Copy out every item below word for word, leaving out the pictures.
++++ MATERIAL ++++
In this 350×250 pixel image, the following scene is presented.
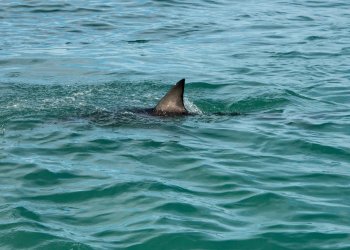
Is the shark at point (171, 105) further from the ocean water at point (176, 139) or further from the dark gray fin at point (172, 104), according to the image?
the ocean water at point (176, 139)

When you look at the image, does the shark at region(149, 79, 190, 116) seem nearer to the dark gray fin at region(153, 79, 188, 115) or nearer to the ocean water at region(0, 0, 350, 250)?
the dark gray fin at region(153, 79, 188, 115)

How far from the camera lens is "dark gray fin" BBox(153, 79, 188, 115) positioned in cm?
1158

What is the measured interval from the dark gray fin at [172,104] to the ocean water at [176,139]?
Answer: 19 cm

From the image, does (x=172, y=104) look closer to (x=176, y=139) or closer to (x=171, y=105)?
(x=171, y=105)

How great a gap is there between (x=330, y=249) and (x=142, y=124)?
4604 mm

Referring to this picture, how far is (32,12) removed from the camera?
22656 millimetres

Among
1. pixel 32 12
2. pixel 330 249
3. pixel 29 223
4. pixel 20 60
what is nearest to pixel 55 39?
pixel 20 60

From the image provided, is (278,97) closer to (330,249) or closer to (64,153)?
(64,153)

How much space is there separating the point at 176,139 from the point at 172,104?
3.49ft

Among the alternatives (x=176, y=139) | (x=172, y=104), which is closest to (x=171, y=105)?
(x=172, y=104)

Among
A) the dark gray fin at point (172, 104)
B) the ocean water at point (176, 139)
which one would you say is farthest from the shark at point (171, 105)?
the ocean water at point (176, 139)

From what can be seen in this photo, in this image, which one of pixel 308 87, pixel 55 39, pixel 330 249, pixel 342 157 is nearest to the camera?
pixel 330 249

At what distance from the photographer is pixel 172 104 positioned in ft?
38.3

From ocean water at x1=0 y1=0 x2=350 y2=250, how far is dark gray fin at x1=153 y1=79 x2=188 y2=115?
0.63 feet
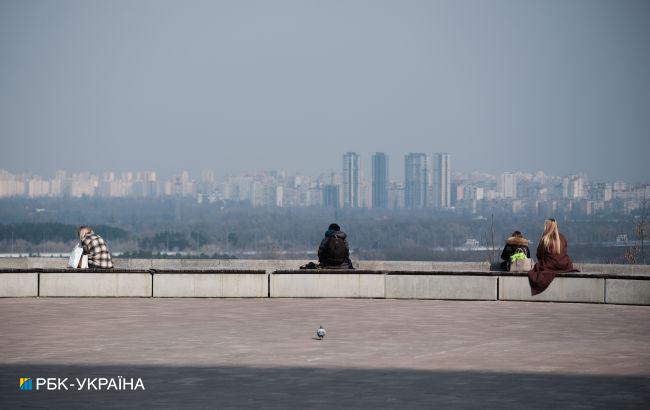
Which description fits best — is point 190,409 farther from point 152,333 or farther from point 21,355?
point 152,333

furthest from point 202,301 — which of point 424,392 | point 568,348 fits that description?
point 424,392

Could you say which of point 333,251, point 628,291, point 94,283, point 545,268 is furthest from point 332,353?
point 94,283

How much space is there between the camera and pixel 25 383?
1182 centimetres

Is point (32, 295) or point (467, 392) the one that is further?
point (32, 295)

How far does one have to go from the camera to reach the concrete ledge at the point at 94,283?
22688 mm

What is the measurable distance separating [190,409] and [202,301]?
11581 mm

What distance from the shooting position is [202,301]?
2211 cm

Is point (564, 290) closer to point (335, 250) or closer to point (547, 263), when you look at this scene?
point (547, 263)

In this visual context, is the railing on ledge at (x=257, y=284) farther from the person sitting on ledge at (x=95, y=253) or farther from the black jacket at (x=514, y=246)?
the black jacket at (x=514, y=246)

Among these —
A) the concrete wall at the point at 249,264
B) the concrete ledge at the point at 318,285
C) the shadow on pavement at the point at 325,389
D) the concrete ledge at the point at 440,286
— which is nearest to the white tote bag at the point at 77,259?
the concrete ledge at the point at 318,285

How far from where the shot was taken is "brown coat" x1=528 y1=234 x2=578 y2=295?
21656 millimetres

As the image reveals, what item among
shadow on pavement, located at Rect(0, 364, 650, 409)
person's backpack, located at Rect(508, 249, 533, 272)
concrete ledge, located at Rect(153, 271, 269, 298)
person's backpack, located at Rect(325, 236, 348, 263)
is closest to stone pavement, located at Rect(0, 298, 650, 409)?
shadow on pavement, located at Rect(0, 364, 650, 409)

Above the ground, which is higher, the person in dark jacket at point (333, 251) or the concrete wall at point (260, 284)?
the person in dark jacket at point (333, 251)

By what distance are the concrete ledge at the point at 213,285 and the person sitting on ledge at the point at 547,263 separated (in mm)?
5036
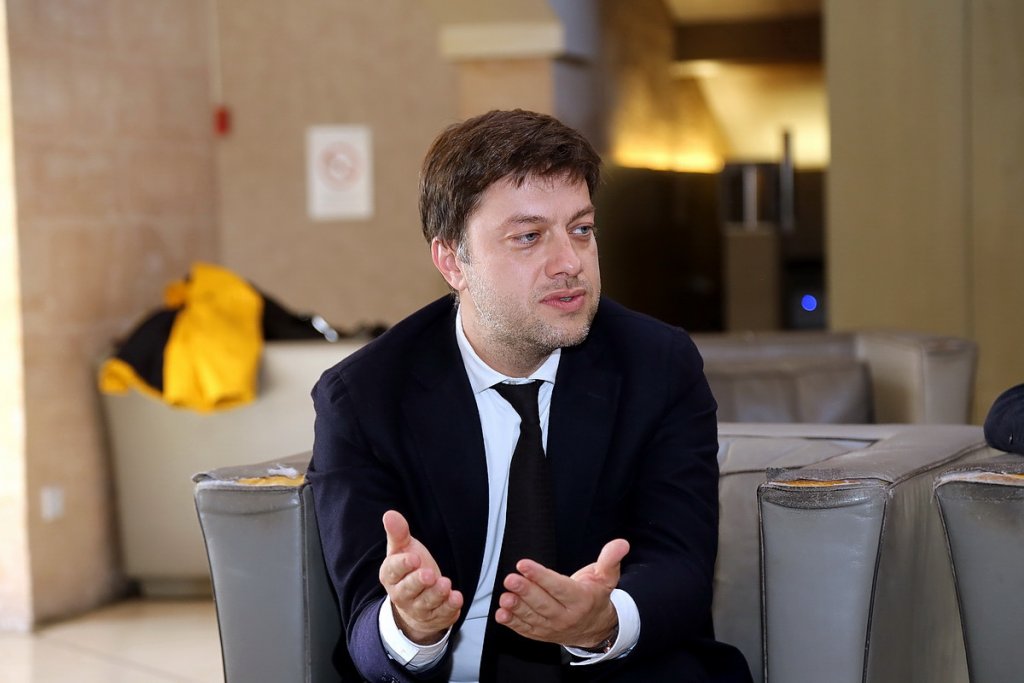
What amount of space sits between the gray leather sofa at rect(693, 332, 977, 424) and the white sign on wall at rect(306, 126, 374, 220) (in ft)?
9.20

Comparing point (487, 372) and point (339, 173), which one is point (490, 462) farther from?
point (339, 173)

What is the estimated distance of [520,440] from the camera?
5.81ft

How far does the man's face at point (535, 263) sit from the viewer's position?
174 centimetres

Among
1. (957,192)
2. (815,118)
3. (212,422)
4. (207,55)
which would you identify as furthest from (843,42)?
(815,118)

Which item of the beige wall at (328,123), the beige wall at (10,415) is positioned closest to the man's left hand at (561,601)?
the beige wall at (10,415)

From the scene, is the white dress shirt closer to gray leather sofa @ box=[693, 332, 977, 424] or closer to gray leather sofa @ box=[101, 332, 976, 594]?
gray leather sofa @ box=[693, 332, 977, 424]

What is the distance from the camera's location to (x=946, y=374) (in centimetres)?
310

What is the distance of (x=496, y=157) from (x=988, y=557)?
31.4 inches

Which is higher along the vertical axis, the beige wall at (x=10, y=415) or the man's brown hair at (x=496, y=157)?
the man's brown hair at (x=496, y=157)

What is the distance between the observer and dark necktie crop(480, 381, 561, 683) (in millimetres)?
1698

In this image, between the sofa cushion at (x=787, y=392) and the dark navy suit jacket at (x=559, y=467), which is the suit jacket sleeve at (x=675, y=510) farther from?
the sofa cushion at (x=787, y=392)

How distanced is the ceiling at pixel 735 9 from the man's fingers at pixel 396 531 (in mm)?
7407

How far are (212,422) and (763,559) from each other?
2.90 metres

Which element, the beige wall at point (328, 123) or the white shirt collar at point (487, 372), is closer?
the white shirt collar at point (487, 372)
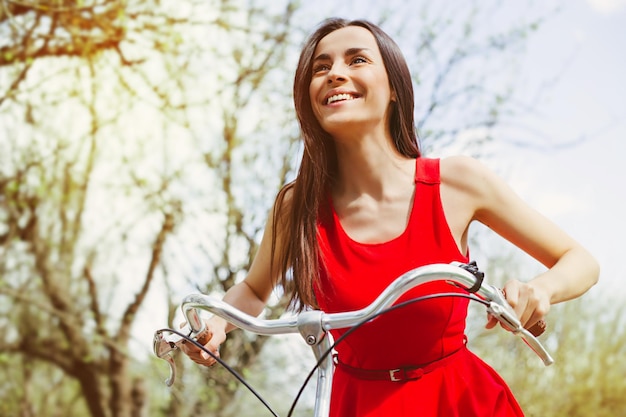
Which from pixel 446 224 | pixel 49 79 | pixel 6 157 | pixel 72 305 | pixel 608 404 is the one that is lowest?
pixel 608 404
++++
● **TASK ANSWER**
In this 350×250 pixel image, the following scene is presented.
Is the shark at point (171, 105) further from the ocean water at point (176, 139) or further from the dark gray fin at point (172, 104), according to the image?
the ocean water at point (176, 139)

When you look at the image, does the shark at region(149, 79, 190, 116) seem nearer to the dark gray fin at region(153, 79, 188, 115) or nearer to the ocean water at region(0, 0, 350, 250)?
the dark gray fin at region(153, 79, 188, 115)

How far from the camera lens is "dark gray fin" BBox(153, 79, 188, 115) positioned in cm?
1158

What is the measured interval from the dark gray fin at [172,104] to the ocean water at [176,139]?
Answer: 19 cm

From the image, does (x=172, y=104) look closer to (x=176, y=139) or closer to (x=171, y=105)?
(x=171, y=105)

How great a gap is there between (x=330, y=249) and (x=142, y=124)?
4604 mm

Referring to this picture, how far is (32,12) removed from the camera?
22656 millimetres

Among
1. pixel 32 12
2. pixel 330 249
3. pixel 29 223
4. pixel 20 60
what is nearest to pixel 55 39?
pixel 20 60

From the image provided, is (278,97) closer to (330,249) or closer to (64,153)?
(64,153)

How much space is there separating the point at 176,139 from the point at 172,104?
3.49ft

Among the alternatives (x=176, y=139) | (x=172, y=104), which is closest to (x=171, y=105)?
(x=172, y=104)

Among
A) the dark gray fin at point (172, 104)
B) the ocean water at point (176, 139)
which one would you say is farthest from the shark at point (171, 105)?
the ocean water at point (176, 139)

From what can be seen in this photo, in this image, which one of pixel 308 87, pixel 55 39, pixel 330 249, pixel 342 157 is nearest to the camera?
pixel 330 249

At what distance from the photographer is pixel 172 104 positioned in ft?
38.3

From ocean water at x1=0 y1=0 x2=350 y2=250, how far is dark gray fin at x1=153 y1=79 x2=188 y2=115?
0.63 feet
Which description fits best — is point 190,409 farther from point 152,333 or farther from point 21,355?
point 152,333

furthest from point 202,301 — which of point 424,392 | point 568,348 fits that description?
point 424,392

Could you say which of point 333,251, point 628,291, point 94,283, point 545,268 is furthest from point 332,353?
point 94,283

How much space is there between the camera and pixel 25 383?
1182 centimetres

Is point (32, 295) or point (467, 392) the one that is further?
point (32, 295)

How far does one have to go from the camera to reach the concrete ledge at the point at 94,283?
22688 mm

What is the measurable distance separating [190,409] and [202,301]?
11581 mm

What distance from the shooting position is [202,301]?
2211 cm

Is point (564, 290) closer to point (335, 250) or closer to point (547, 263), when you look at this scene?
point (547, 263)

In this visual context, is the railing on ledge at (x=257, y=284) farther from the person sitting on ledge at (x=95, y=253) or farther from the black jacket at (x=514, y=246)?
the black jacket at (x=514, y=246)

Among these —
A) the concrete wall at the point at 249,264
B) the concrete ledge at the point at 318,285
C) the shadow on pavement at the point at 325,389
D) the concrete ledge at the point at 440,286
— which is nearest to the white tote bag at the point at 77,259?
the concrete ledge at the point at 318,285

How far from where the shot was taken is "brown coat" x1=528 y1=234 x2=578 y2=295?
21656 millimetres

As the image reveals, what item among
shadow on pavement, located at Rect(0, 364, 650, 409)
person's backpack, located at Rect(508, 249, 533, 272)
concrete ledge, located at Rect(153, 271, 269, 298)
person's backpack, located at Rect(325, 236, 348, 263)
is closest to stone pavement, located at Rect(0, 298, 650, 409)?
shadow on pavement, located at Rect(0, 364, 650, 409)

Above the ground, which is higher, the person in dark jacket at point (333, 251) or the concrete wall at point (260, 284)?
the person in dark jacket at point (333, 251)

By what distance are the concrete ledge at the point at 213,285 and the person sitting on ledge at the point at 547,263 separated (in mm)?
5036
What amount of space sits between the gray leather sofa at rect(693, 332, 977, 424) and the white sign on wall at rect(306, 126, 374, 220) (in ft)?
9.20

Comparing point (487, 372) and point (339, 173), which one is point (490, 462) farther from?
point (339, 173)

What is the estimated distance of [520,440] from the camera?
5.81ft

How far does the man's face at point (535, 263) sit from the viewer's position?
174 centimetres

Among
1. (957,192)
2. (815,118)
3. (212,422)
4. (207,55)
which would you identify as furthest from (843,42)?
(815,118)

Which item of the beige wall at (328,123), the beige wall at (10,415) is positioned closest to the man's left hand at (561,601)?
the beige wall at (10,415)

From the scene, is the white dress shirt closer to gray leather sofa @ box=[693, 332, 977, 424] or closer to gray leather sofa @ box=[101, 332, 976, 594]?
gray leather sofa @ box=[693, 332, 977, 424]

What is the distance from the camera's location to (x=946, y=374) (in centimetres)?
310

What is the distance of (x=496, y=157) from (x=988, y=557)?
31.4 inches

Which is higher along the vertical axis, the beige wall at (x=10, y=415) or the man's brown hair at (x=496, y=157)?
the man's brown hair at (x=496, y=157)

What is the distance between the observer and dark necktie crop(480, 381, 561, 683) (in millimetres)?
1698

In this image, between the sofa cushion at (x=787, y=392) and the dark navy suit jacket at (x=559, y=467), which is the suit jacket sleeve at (x=675, y=510) farther from?
the sofa cushion at (x=787, y=392)

How distanced is the ceiling at pixel 735 9 from the man's fingers at pixel 396 531 (in mm)?
7407

How far are (212,422) and (763,559) from each other?
2.90 metres

Which element, the beige wall at point (328, 123) or the white shirt collar at point (487, 372), is closer?
the white shirt collar at point (487, 372)
Which from pixel 446 224 | pixel 49 79 | pixel 6 157 | pixel 72 305 | pixel 608 404 is the one that is lowest?
pixel 608 404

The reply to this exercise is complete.